## Aim of the exercise
Repeat the whole listing exactly.
---- Records for the exercise
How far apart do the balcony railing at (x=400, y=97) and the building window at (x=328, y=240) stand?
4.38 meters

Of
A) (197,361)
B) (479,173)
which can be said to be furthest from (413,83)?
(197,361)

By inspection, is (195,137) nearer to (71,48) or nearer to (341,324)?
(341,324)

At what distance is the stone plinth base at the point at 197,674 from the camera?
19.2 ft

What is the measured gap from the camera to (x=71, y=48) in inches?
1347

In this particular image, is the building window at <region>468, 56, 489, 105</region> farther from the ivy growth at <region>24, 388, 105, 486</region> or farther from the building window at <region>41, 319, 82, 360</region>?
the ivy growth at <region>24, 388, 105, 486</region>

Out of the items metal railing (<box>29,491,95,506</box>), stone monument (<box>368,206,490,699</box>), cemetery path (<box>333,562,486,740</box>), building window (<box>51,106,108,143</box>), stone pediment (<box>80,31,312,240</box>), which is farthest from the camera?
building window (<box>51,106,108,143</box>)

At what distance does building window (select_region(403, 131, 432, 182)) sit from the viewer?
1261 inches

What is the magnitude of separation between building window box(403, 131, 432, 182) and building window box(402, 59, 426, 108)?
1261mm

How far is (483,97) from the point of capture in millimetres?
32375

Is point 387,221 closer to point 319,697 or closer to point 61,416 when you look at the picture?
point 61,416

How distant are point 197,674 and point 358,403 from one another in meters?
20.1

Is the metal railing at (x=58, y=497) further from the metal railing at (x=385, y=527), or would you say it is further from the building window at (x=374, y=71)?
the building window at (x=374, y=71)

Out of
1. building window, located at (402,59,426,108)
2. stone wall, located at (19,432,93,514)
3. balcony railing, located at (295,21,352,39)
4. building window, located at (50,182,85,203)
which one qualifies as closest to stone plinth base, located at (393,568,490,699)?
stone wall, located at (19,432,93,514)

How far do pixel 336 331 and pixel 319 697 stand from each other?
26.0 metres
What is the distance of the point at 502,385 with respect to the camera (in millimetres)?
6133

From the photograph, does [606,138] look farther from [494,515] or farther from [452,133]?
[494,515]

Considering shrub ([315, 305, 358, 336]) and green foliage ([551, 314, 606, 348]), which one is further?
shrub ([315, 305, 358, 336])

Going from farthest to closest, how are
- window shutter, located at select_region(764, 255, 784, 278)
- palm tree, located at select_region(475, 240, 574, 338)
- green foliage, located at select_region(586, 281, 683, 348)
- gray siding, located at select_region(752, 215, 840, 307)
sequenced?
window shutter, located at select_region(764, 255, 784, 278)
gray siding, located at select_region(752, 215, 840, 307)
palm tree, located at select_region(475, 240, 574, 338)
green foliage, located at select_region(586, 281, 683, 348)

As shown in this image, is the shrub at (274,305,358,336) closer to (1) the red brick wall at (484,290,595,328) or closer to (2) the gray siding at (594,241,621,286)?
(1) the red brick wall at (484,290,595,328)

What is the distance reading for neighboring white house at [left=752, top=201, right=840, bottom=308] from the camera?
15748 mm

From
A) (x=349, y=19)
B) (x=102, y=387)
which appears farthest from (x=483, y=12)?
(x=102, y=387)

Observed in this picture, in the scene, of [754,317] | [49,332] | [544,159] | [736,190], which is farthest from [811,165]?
--------
## Answer below
How far apart do the balcony railing at (x=400, y=97) and the building window at (x=328, y=240) stand?
4.38 meters

Of
A) (197,361)
B) (479,173)
which can be said to be furthest from (413,83)?
(197,361)

By inspection, is (195,137) nearer to (71,48) or nearer to (341,324)?
(341,324)

At what distance is the stone plinth base at the point at 197,674 from the camera?
19.2 ft

What is the measured gap from the camera to (x=71, y=48) in inches?
1347

In this particular image, is the building window at <region>468, 56, 489, 105</region> farther from the ivy growth at <region>24, 388, 105, 486</region> or farther from the building window at <region>41, 319, 82, 360</region>?
the ivy growth at <region>24, 388, 105, 486</region>

Out of the items metal railing (<box>29,491,95,506</box>), stone monument (<box>368,206,490,699</box>), cemetery path (<box>333,562,486,740</box>), building window (<box>51,106,108,143</box>), stone pediment (<box>80,31,312,240</box>), which is farthest from the camera?
building window (<box>51,106,108,143</box>)

At what distance does building window (select_region(403, 131, 432, 182)) sit from the viewer?
1261 inches

What is the magnitude of separation between building window box(403, 131, 432, 182) and building window box(402, 59, 426, 108)?
1261mm

How far is (483,97) from the point of capture in millimetres?
32375

Is point 387,221 closer to point 319,697 or closer to point 61,416 when you look at the picture?
point 61,416

How distant are point 197,674 and point 358,403 from one another in meters?
20.1

Is the metal railing at (x=58, y=497) further from the metal railing at (x=385, y=527), or would you say it is further from the building window at (x=374, y=71)?
the building window at (x=374, y=71)

Out of
1. building window, located at (402,59,426,108)
2. stone wall, located at (19,432,93,514)
3. balcony railing, located at (295,21,352,39)
4. building window, located at (50,182,85,203)
which one qualifies as closest to stone plinth base, located at (393,568,490,699)?
stone wall, located at (19,432,93,514)

How far do pixel 336 331 and pixel 319 697 stand from each other?
26.0 metres
What is the distance of the point at 502,385 with respect to the camera (in millimetres)?
6133

From the photograph, does [606,138] look farther from [494,515] or farther from [452,133]?
[494,515]

Considering shrub ([315, 305, 358, 336]) and green foliage ([551, 314, 606, 348]), which one is further?
shrub ([315, 305, 358, 336])

Going from farthest to closest, how are
- window shutter, located at select_region(764, 255, 784, 278)
- palm tree, located at select_region(475, 240, 574, 338)
- green foliage, located at select_region(586, 281, 683, 348)
- gray siding, located at select_region(752, 215, 840, 307)
sequenced?
window shutter, located at select_region(764, 255, 784, 278)
gray siding, located at select_region(752, 215, 840, 307)
palm tree, located at select_region(475, 240, 574, 338)
green foliage, located at select_region(586, 281, 683, 348)

As shown in this image, is the shrub at (274,305,358,336) closer to (1) the red brick wall at (484,290,595,328) or closer to (2) the gray siding at (594,241,621,286)?
(1) the red brick wall at (484,290,595,328)

What is the distance reading for neighboring white house at [left=752, top=201, right=840, bottom=308] from the camera?
15748 mm

From
A) (x=349, y=19)
B) (x=102, y=387)
which appears farthest from (x=483, y=12)?
(x=102, y=387)

Observed in this picture, in the scene, of [754,317] | [49,332] | [544,159] | [736,190], which is farthest from [811,165]?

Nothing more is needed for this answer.